GOAL A:
In the earnings call excerpt, what percentage of its cash has the company returned to shareholders over the last four or five years?

READING TEXT:
If we make a decision not to renew a lease or not to take an option on a lease, it is because we think we can do a lot better in some other location that is nearby where we would call it a relocation.
So it is not a -- that we lose all the profitability from one place and we don't gain more than that in the other.
So it is a little bit like a partial opening, you can look at it that way.
- Analyst
Yes.
I'm just thinking of selling space growth rate, that sort of thing.
But a modest impact is the net on that.
Maybe a bad attempt at a little levity.
So you said you can't foresee the Company borrowing money to repurchase shares.
If you ended up all of your free cash flow going into share repurchase could you envision borrowing money to open highly profitable and high-return restaurants?
- EVP & CFO
Yes.
Let's go back to capital allocation from the beginning -- step ABCs of capital allocation.
Our number one thing that we want to do is to build new restaurants.
So if we found 20 locations that we thought were A-plus and we spent the majority of our cash that year on doing new locations then that is what we would do.
And that would lower -- we wouldn't change our dividend -- that would lower whatever -- the only other thing that is left to lower, which is the amount of our share repurchase that year.
So that is the way we look at it.
First allocation to capital is to invest in these high returning assets, then after that the remaining cash flow, making decision on what portion of that should be allocated to shareholders in the form of dividend or share repurchases.
If you look historically at what we've done over the last four or five years, we have returned 100% of our cash to our shareholders.
We don't keep it any cash on the balance sheet that is building up.
- Analyst
All right.
That's helpful clarification.
Thanks.
Operator
Paul Westra, Stifel.
- Analyst
Couple last ones -- one on the commodity cost, can you add in a little bit more on where you saw the benefits and [heard the initiative] and maybe some preliminary thoughts on '14 or at least comment maybe on [how you see] with corn, [saw] and wheat -- is there anything that should stop this believing that '14 wouldn't be a relatively benign outlook.
- EVP & CFO
'14, from what we know today, is shaping up to be a good year from a commodities standpoint for us.

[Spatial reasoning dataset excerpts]
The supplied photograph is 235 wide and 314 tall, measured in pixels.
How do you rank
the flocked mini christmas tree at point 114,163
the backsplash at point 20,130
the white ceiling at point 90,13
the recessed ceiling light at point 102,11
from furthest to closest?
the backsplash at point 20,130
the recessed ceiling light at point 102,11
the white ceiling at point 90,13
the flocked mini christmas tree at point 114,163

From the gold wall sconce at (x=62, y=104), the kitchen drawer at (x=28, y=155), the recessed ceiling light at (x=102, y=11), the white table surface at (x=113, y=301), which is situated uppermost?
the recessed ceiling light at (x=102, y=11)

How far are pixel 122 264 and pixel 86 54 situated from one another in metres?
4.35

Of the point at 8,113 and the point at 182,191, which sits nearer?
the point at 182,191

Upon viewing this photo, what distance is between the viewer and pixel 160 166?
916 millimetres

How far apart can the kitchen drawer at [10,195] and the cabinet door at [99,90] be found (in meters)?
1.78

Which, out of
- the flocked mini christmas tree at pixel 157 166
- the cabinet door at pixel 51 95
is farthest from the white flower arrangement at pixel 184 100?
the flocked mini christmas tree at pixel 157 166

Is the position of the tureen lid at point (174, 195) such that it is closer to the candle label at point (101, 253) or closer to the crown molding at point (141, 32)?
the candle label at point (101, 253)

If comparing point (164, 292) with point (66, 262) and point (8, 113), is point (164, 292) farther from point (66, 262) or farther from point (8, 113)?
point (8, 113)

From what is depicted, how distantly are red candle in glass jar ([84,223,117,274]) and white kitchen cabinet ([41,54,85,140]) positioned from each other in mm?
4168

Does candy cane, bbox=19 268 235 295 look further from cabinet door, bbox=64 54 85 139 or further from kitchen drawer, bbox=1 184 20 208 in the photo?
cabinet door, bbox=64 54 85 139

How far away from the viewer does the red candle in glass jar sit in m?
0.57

GOAL B:
Put the records into a two-column CSV with the columns request and answer, one row per request. Place each request's text and its answer in a single quoted field, with line breaks turned into spaces. Begin at the record line that has "How far apart" and continue through the last of the records.

CORRECT RESULT A:
100%

CORRECT RESULT B:
request,answer
"How far apart can the kitchen drawer at [10,195] and the cabinet door at [99,90] be found (in meters)?","1.78"
"Which, out of - the flocked mini christmas tree at pixel 157 166 - the cabinet door at pixel 51 95 is farthest from the white flower arrangement at pixel 184 100?","the flocked mini christmas tree at pixel 157 166"
"Is the position of the tureen lid at point (174, 195) such that it is closer to the candle label at point (101, 253) or closer to the crown molding at point (141, 32)?","the candle label at point (101, 253)"
"If comparing point (164, 292) with point (66, 262) and point (8, 113), is point (164, 292) farther from point (66, 262) or farther from point (8, 113)?","point (8, 113)"
"From what is depicted, how distantly are red candle in glass jar ([84,223,117,274]) and white kitchen cabinet ([41,54,85,140]) positioned from each other in mm?","4168"
"Does candy cane, bbox=19 268 235 295 look further from cabinet door, bbox=64 54 85 139 or further from kitchen drawer, bbox=1 184 20 208 in the photo?","cabinet door, bbox=64 54 85 139"
"How far away from the viewer does the red candle in glass jar sit in m?","0.57"